Wednesday, July 14, 2010

Mary Mellor: The Future of Money

The financial crisis has shattered the neoliberal illusion that a globalised banking and monetary system can operate independently of traditional state support and regulation. But the reforms that have so far been proposed, as bankers rush to return to the pre-crisis bonus culture, do not go nearly far enough, argues Mary Mellor. If the people have to prop up the system when it fails, why should they not also have control over the supply of money in the first place?

The Future of Money
By Mary Mellor article link article link
12th May 2010 | Red Pepper | STWR

At the height of the financial crisis, the total public financial exposure in rescuing the world’s financial systems was around $15 trillion – a quarter of world GDP. Most of this was not used, but the existence of public backing prevented a worldwide collapse of financial institutions. This vital role of the public sector has in practice been ignored, as the surviving banks return to the bonus culture, benefiting from reduced competition and further state support through, for example, quantitative easing (increased money supply).

Not all states could support their bloated financial sectors. Iceland collapsed with financial commitments up to ten times its GDP. Britain, with a financial sector worth around five times GDP, could have faced similar problems. Globally the financial sector eclipses world GDP by at least ten times.

Finance Is Not Private

Why do governments feel obliged to spend untold billions rescuing the banks and financial sector when other businesses are often left to fail? The answer is that the financial sector is not a private sector at all. It embraces a public function, the issue and circulation of money – something that has been appropriated by private capital.

The contemporary banking and financial system has hijacked this public activity for its own benefit. However, when the financial system goes into crisis, the need to retain this public function means that it becomes a liability on the public, as represented by the state or equivalent monetary authority. As John McFall, chair of the UK Treasury select committee, wrote (Guardian, 9 January 2009), ‘After the extraordinary self-induced implosion of the financial system, the future of the market system now rests in the hands of governments. The politicians are the only show in town.’ The financial crisis and the public response have revealed both the instability of the global financial system and the importance of a public monetary authority of last resort.

# # # # #

| What to work on |
**1)** In the article on the future of money, what was the total public financial exposure in rescuing the world's financial systems at the height of the crisis?
**2)** Does the article on the future of money support each statement below? Answer yes or no for each, quoting the words that decide it.
(a) Iceland collapsed with financial commitments of up to ten times its GDP.
(b) Britain's financial sector was worth around ten times its GDP.
(c) John McFall chaired the UK Treasury select committee.
**3)** Carry on the article on the future of money, starting after its last sentence.

| Given data |
# # # # #

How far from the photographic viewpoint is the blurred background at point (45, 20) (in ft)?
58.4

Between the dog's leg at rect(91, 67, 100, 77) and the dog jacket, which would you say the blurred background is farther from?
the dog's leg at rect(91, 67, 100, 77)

# # # # #

| Per-task answers |
**1)** Around $15 trillion, a quarter of world GDP.

**2)**
(a) Yes: "Iceland collapsed with financial commitments up to ten times its GDP."
(b) No: "Britain, with a financial sector worth around five times GDP, could have faced similar problems."
(c) Yes: "As John McFall, chair of the UK Treasury select committee, wrote"

**3)**
The latter half of the 20th century saw a rapid growth in the financial sector as people became enmeshed in debts (particularly consumer debts and mortgages), as collective and public financial security was abandoned in favour of personal investments (particularly pensions), and because there was benefit to be had from inflated financial assets (particularly housing). Even institutional investors were tempted by the promise of higher profits in the most speculative areas, such as hedge funds.

With such a large proportion of the population entangled in the financial system, a demand for public rescue became more likely. A collapse in the financial system is much more threatening to social order than failures in the productive sector. If one factory fails it does not automatically close the rest (they may even benefit from less competition). But if a bank fails the panic threatens to become systemic as people lose confidence in the banking system. This alone was a major reason why states had to step in.

The need for state intervention has exposed the contradictions of financialised capitalism and its reliance on ‘Wall Street socialism’. A pivotal point was the rescue of the US investment bank Bear Stearns. The US monetary authorities were not only bailing out the retail banks, but finance capital as well. When the US Treasury later tried to isolate the investment sector by letting Lehman’s fail, there were nearly fatal consequences for the banking sector. The financial sector was so interconnected that a crisis of default in the US subprime sector could bring down a relatively small bank in the UK via the functioning of the global money market and the drying up of credit.

Public Foundations of the Financial System

The financial system is concerned with the issue and circulation of money. Within capitalism the aim is to direct money to the most profitable use.

Money is a strange phenomenon, real and yet not real. In essence it is a promise. Holding money is a claim on any resources, goods or services that are denominated in money terms. However, for these claims to be realised, the sellers of resources, goods or services must trust in the continued value of that money.

Historically, money has been made of a commodity that can itself be resold, such as gold, but today it mostly consists of base metal, paper, or merely electronic record. People trust it because convention and experience tells them it will be honoured. It is also backed by a public monetary authority as legal tender that has a stated value.

This is critical to public responsibility for money. All monetary activities designated in pounds are collectable from the British banking system (or its international agents). Underlying the whole banking system is the Bank of England. Despite it having been made independent in policy terms, the Bank’s authority rests on the financial viability of the nation in terms of its productivity (GDP) and its ability to collectively assemble money through taxes.

As has been shown in Iceland, the people, through the state, are forced to take on financial liabilities created by the private sector. If a company produces a car that ceases to function, the owner does not go to the state asking for a new one. With money, however, this is exactly what the holder of that money will do. People invested in Icesave, the Icelandic online bank, because it offered higher interest. Despite the fact that the bank was linked to a small country of only 300,000 people, investors did not see it as a risky investment.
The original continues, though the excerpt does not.